▶ _TEXTE FOURNI_:
────

Défendre les droits des personnes en mouvement

Amnesty International accueille avec satisfaction le rapport concernant les défenseur-e-s des droits de toutes les personnes en mouvement présenté par le rapporteur spécial sur la situation des défenseurs des droits de l’homme. 

Les attaques contre les défenseur-e-s des droits des personnes en mouvement sont devenues plus courantes ces dernières années, dans un contexte marqué par des discours de plus en plus négatifs sur les migrants, les réfugiés, les personnes déplacées à l’intérieur de leur pays et les apatrides.
 
Les défenseur-e-s des droits humains qui travaillent sur les droits des personnes en mouvement font l’objet du même type de restrictions et d’attaques que d’autres défenseur-e-s des droits humains qui subissent des formes multiples de discrimination et souffrent des inégalités structurelles. Ces personnes sont notamment victimes de menaces, d’agressions physiques, de campagnes de dénigrement, de stigmatisation et de harcèlement par l’utilisation abusive de l’appareil judiciaire. Comme le souligne le rapporteur spécial sur la situation des défenseurs des droits de l’homme dans son récent rapport : « Ces défenseurs, qui sont eux-mêmes, pour nombre d’entre eux, des personnes en déplacement, rencontrent une multitude de difficultés, en raison de certains aspects préoccupants des politiques migratoires dans le monde et de la tendance générale à la fermeture de l’espace civique aux défenseurs des droits de l’homme. »

────

▶ _CONSIGNE A_: Recopiez le passage du texte sur les droits des personnes en mouvement qui commence à « Défendre les droits » et se termine à « et les apatrides. ».
▶ _CONSIGNE B_: Dans le texte sur les droits des personnes en mouvement, relevez toutes les atteintes énumérées dans la phrase qui commence par « Ces personnes sont notamment victimes ».
▶ _CONSIGNE C_:
D'après le texte sur les droits des personnes en mouvement, répondez à ces questions :
(i) Quelle organisation accueille le rapport avec satisfaction ?
(ii) Dans quel contexte les attaques contre ces défenseur-e-s sont-elles devenues plus courantes ?
(iii) Selon le rapporteur spécial, quelle tendance générale touche l'espace civique ?
La liste qui suit est un matériau distinct du texte.

▶ _SECTION DES DONNÉES_:
────

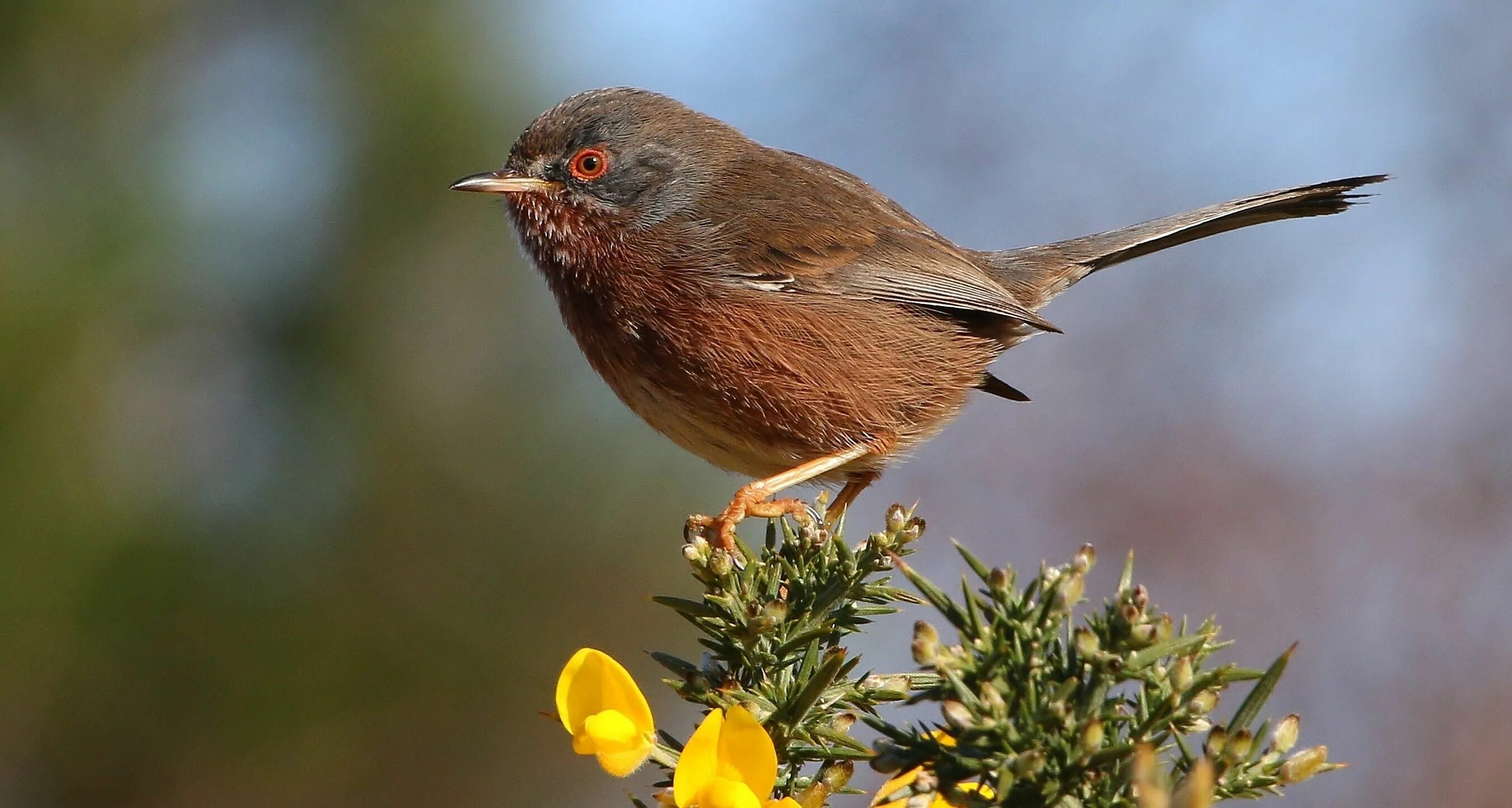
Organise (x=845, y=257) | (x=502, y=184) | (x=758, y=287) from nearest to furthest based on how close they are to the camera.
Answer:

────

▶ _RÉSULTAT A_:
Défendre les droits des personnes en mouvement

Amnesty International accueille avec satisfaction le rapport concernant les défenseur-e-s des droits de toutes les personnes en mouvement présenté par le rapporteur spécial sur la situation des défenseurs des droits de l’homme. 

Les attaques contre les défenseur-e-s des droits des personnes en mouvement sont devenues plus courantes ces dernières années, dans un contexte marqué par des discours de plus en plus négatifs sur les migrants, les réfugiés, les personnes déplacées à l’intérieur de leur pays et les apatrides.

▶ _RÉSULTAT B_:
- des menaces
- des agressions physiques
- des campagnes de dénigrement
- la stigmatisation
- le harcèlement par l'utilisation abusive de l'appareil judiciaire

▶ _RÉSULTAT C_:
(i) Amnesty International.
(ii) Dans un contexte marqué par des discours de plus en plus négatifs sur les migrants, les réfugiés, les personnes déplacées à l'intérieur de leur pays et les apatrides.
(iii) La tendance à la fermeture de l'espace civique aux défenseurs des droits de l'homme.